What’s more, 63% of SMBs aren’t concerned about cyber threats — either external or internal. External threats include a hacker or cyber-criminal stealing data while internal threats include an employee, ex-employee, or contractor/consultant stealing data.
“We want U.S. small businesses to understand they cannot completely remain safe from cyber threats if they do not take the necessary precautions,” says Michael Kaiser , executive director of the National Cyber Security Alliance. “A data breach or hacking incident can really harm SMBs and unfortunately lead to a lack of trust from consumers, partners and suppliers. Small businesses must make plans to protect their businesses from cyber threats and help employees stay safe online.”
“It’s terrifying that the majority of U.S. small businesses believe their information is protected, yet so many do not have the required policies or protection in place to remain safe,” adds Brian Burch , vice president of Americas Marketing for SMB, at Symantec. “Almost 40% of the over 1 billion cyberattacks Symantec prevented in the first three months of 2012 targeted companies with less than 500 employees. And for the small, poorly protected companies that suffer an attack, it’s often fatal to their business.”
Additional survey findings revealed the disparities between online safety perceptions and actual practices, which include:
° Eighty-seven percent of SMBs do not have a formal written Internet security policy for employees, while 69 percent don’t even have an informal Internet security policy.
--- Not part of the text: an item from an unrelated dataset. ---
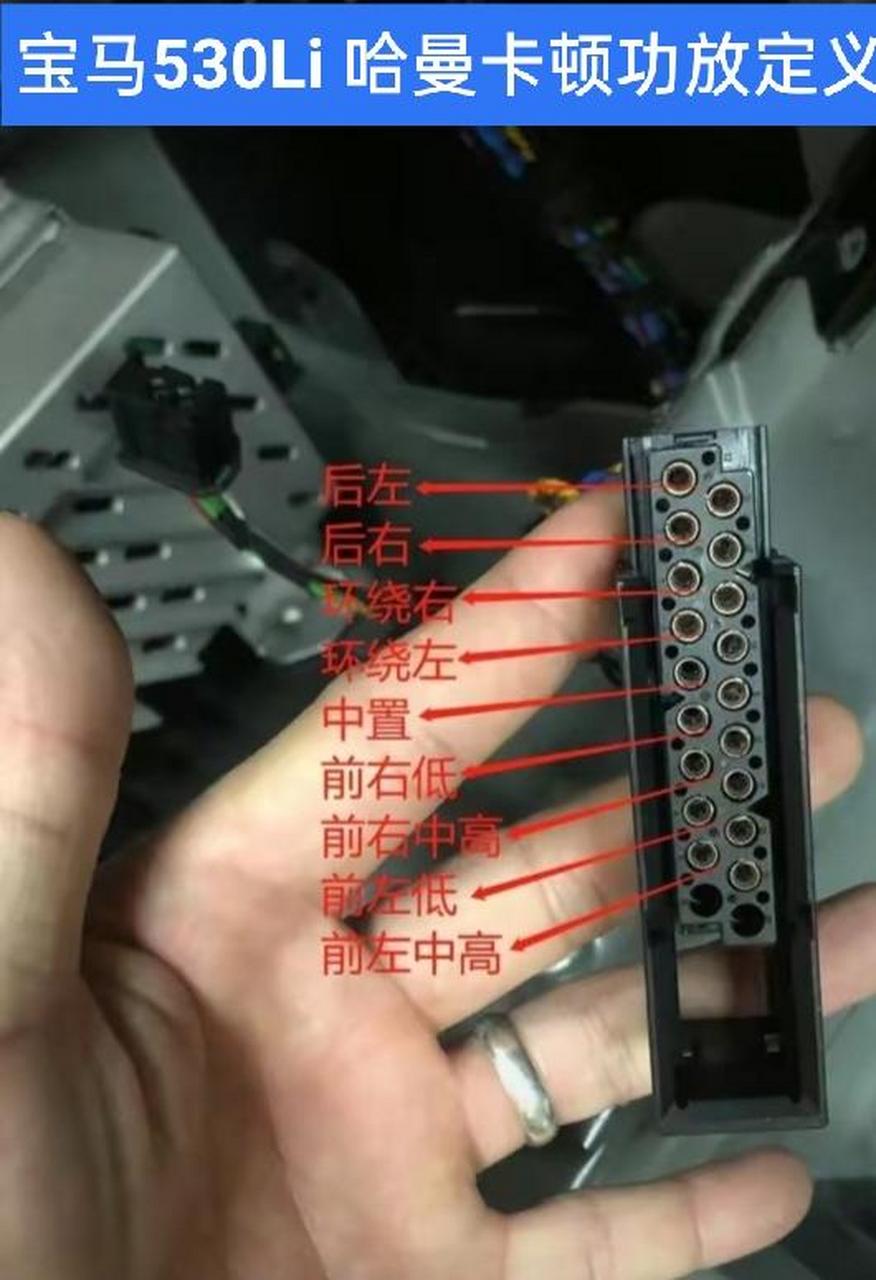 宝马,奔驰,雷克萨斯 丰田皇冠原车功放无声音维修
While social media is an increasingly popular vector for phishing attacks, 70% of SMBs don’t ave policies for employee social media use.
° Eighty-six percent of SMBs say they’re satisfied with the amount of security they provide to protect customer or employee data. Additionally, 83% strongly or somewhat agree that they are doing enough or making enough investments to protect customer data. Yet, Visa reports small businesses represent more than 90% of the payment data breaches reported to the company.
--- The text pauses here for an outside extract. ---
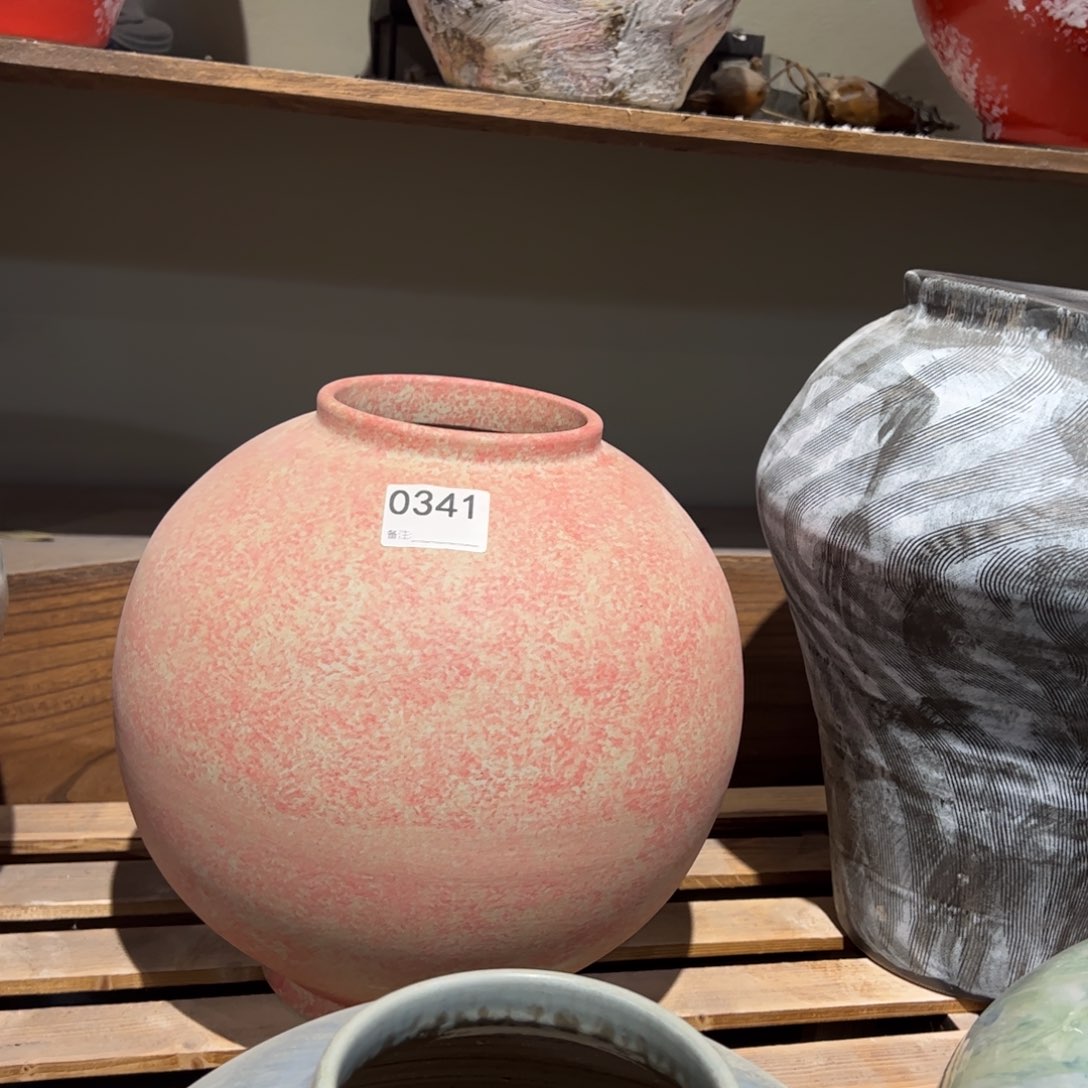 瓷片0341高28口10.5默认无孔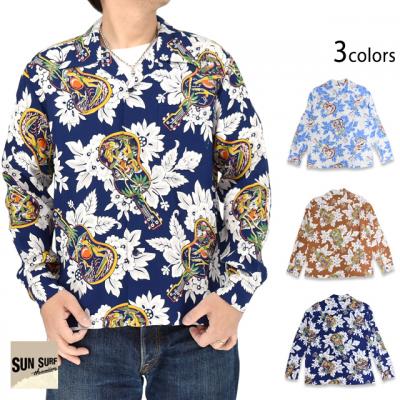 �������[�����A���n�V���c�uUKULELE MELODY�v��SUN SURF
° On a positive note, companies born of the recession are leading by example. Companies born since 2008 are almost 20% more likely than older small businesses to have a written plan in place for keeping their business secure from cyber threats.
Small businesses can improve their online safety practices in a number of areas, especially when it comes to establishing policies and protocols for safe Internet use, with these simple ways to stay safe online:
° One data breach could mean financial ruin for an SMB. Look at where your information is being stored and used, and protect those areas accordingly.
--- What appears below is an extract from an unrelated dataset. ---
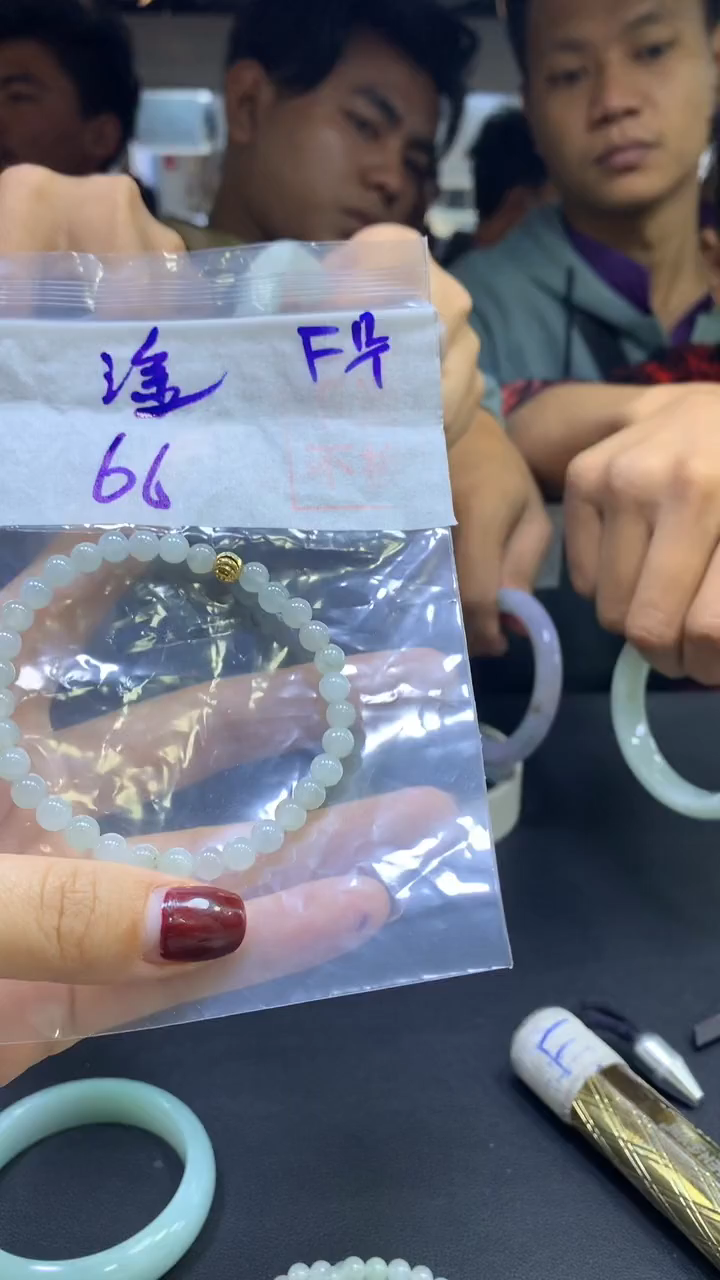 【闪购商品】定制翡翠未镶嵌珠串#66元 不支持退换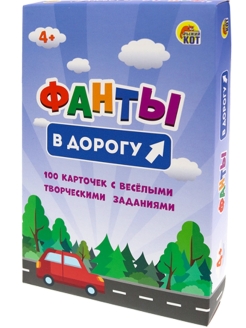 Отзыв на Настольная игра ФАНТЫ/Семейные игры/Игры в дорогу/Игры в компании/Игры для вечеринки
° Enforce strong password policies: Passwords with eight characters or more and use a combination of letters, numbers and symbols (e.g., # $ % ! ?) will help protect your data.
° Don’t wait until it’s too late. Identify your critical resources, use appropriate security and backup solutions to archive important files, and test frequently.
° Implement encryption technologies on desktops, laptops and removable media to protect your confidential information from unauthorized access, providing strong security for intellectual property, customer and partner data.
° Use a reliable security solution. Today’s solutions do more than just prevent viruses and spam; they scan files regularly for unusual changes in file size, programs that match known malware, suspicious e-mail attachments and other warning signs.
° It’s more important than ever to back up your business information. Combine backup solutions with a robust security offering to protect your business from all forms of data loss.
° A security solution is only as good as the frequency with which it’s updated.
° Develop Internet security guidelines and educate employees about Internet safety, security and the latest threats, as well as what to do if they misplace information or suspect malware on their machine.